Data of the Structured Streaming sample project is stored in Kafka. Send data to Kafka (A user with the Kafka permission is required).

  1. Ensure that the clusters are installed, including HDFS, Yarn, Spark, and Kafka.
  2. Modify allow.everyone.if.no.acl.found of Kafka Broker to true. (This parameter does not need to be set for the normal cluster.)
  3. Create a topic.

    {zkQuorum} indicates ZooKeeper cluster information in the IP:port format.

    $KAFKA_HOME/bin/kafka-topics.sh --create --zookeeper {zkQuorum}/kafka --replication-factor 1 --partitions 1 --topic {Topic}

  4. Start the Producer of Kafka to send data to Kafka.

{ClassPath} indicates the path for storing the JAR file of the project. The path is specified by users. For details, see Compiling and Running Applications.

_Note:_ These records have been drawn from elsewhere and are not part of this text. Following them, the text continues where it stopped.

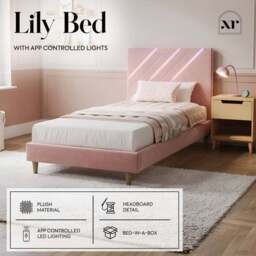 XR Living Lily LED Bed - thumbnail 2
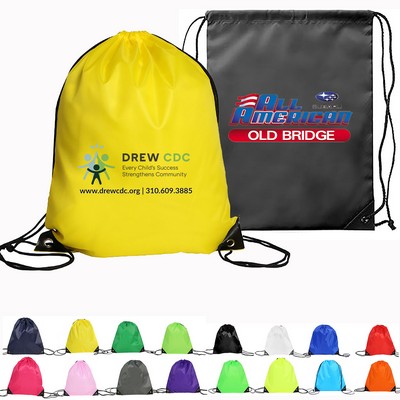 Backpack Bulk Cinch Bag (Includes 4 Colors Printing)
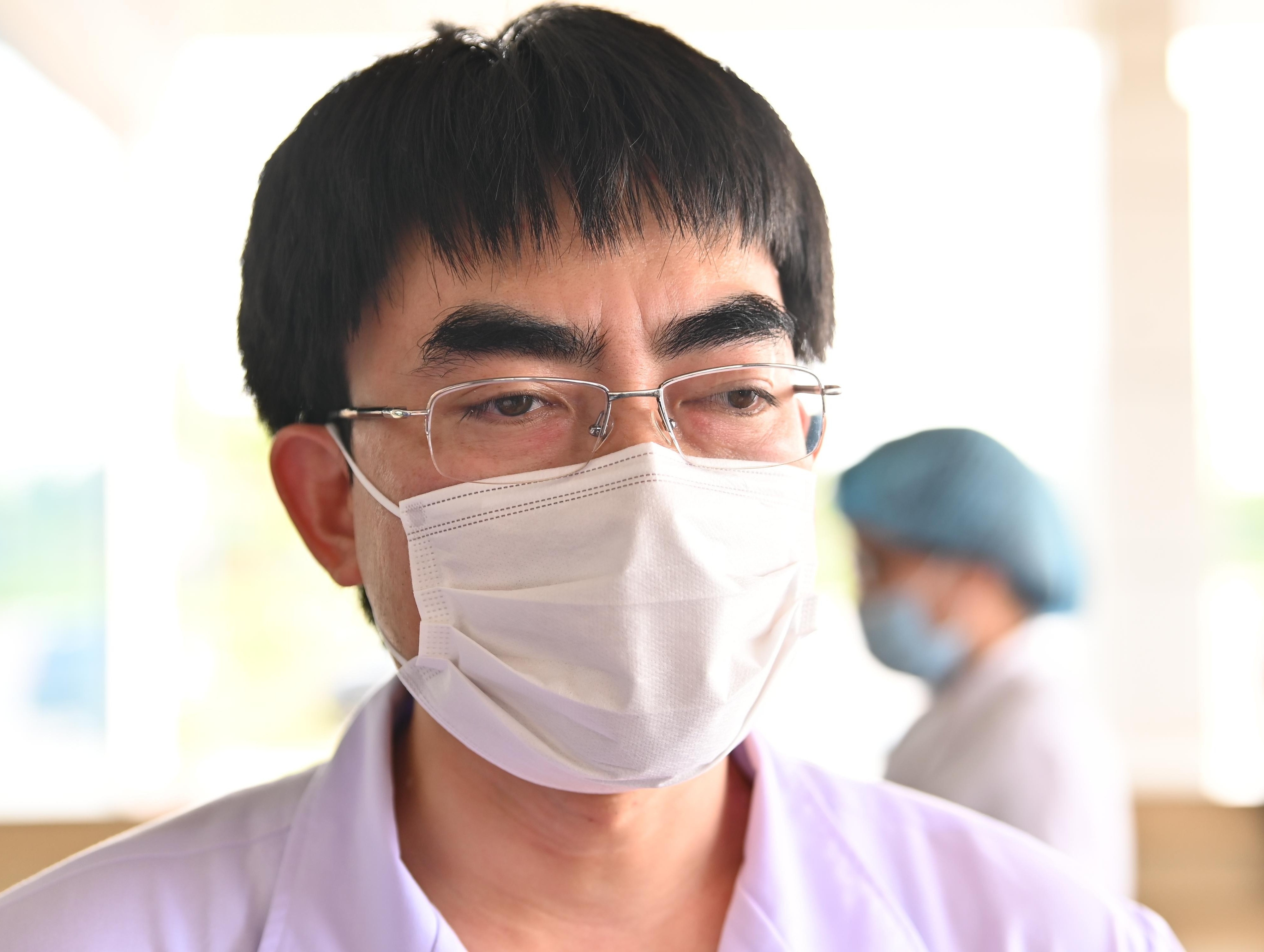Bệnh nhân nhiễm SARS-CoV-2 ảnh 1 Benh nhan nhiem SARS-CoV-2 anh 1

java -cp $SPARK_HOME/jars/*:$SPARK_HOME/jars/streamingClient010/*:{JAR_PATH} com.huawei.bigdata.spark.examples.KafkaWordCountProducer {BrokerList} {Topic} {messagesPerSec} {wordsPerMessage}

  • JAR_PATH indicates the path of the JAR package. The value of BrokerList is in brokerIp:9092 format.
  • If the user needs to connect to the security Kafka, add KafkaClient configuration information to the jaas.conf file in the conf directory on the Spark client. The following is an example:
    KafkaClient {
    com.sun.security.auth.module.Krb5LoginModule required
    useKeyTab=true
    keyTab = "./user.keytab"
    principal="leoB@HADOOP.COM"
    useTicketCache=false
    storeKey=true
    debug=true;
    };

    In Spark on Yarn mode, jaas.conf and user.keytab are distributed to the container directory of Spark on Yarn through Yarn. Therefore, the path of keyTab in KafkaClient must be the same as the path of jaas.conf, for example, ./user.keytab. Change principal to the username created by yourself and domain name of the cluster.

Development Guidelines

  1. Receive data from Kafka and generate the corresponding DataStreamReader.
  2. Classify word records.
  3. Calculate the result and print it.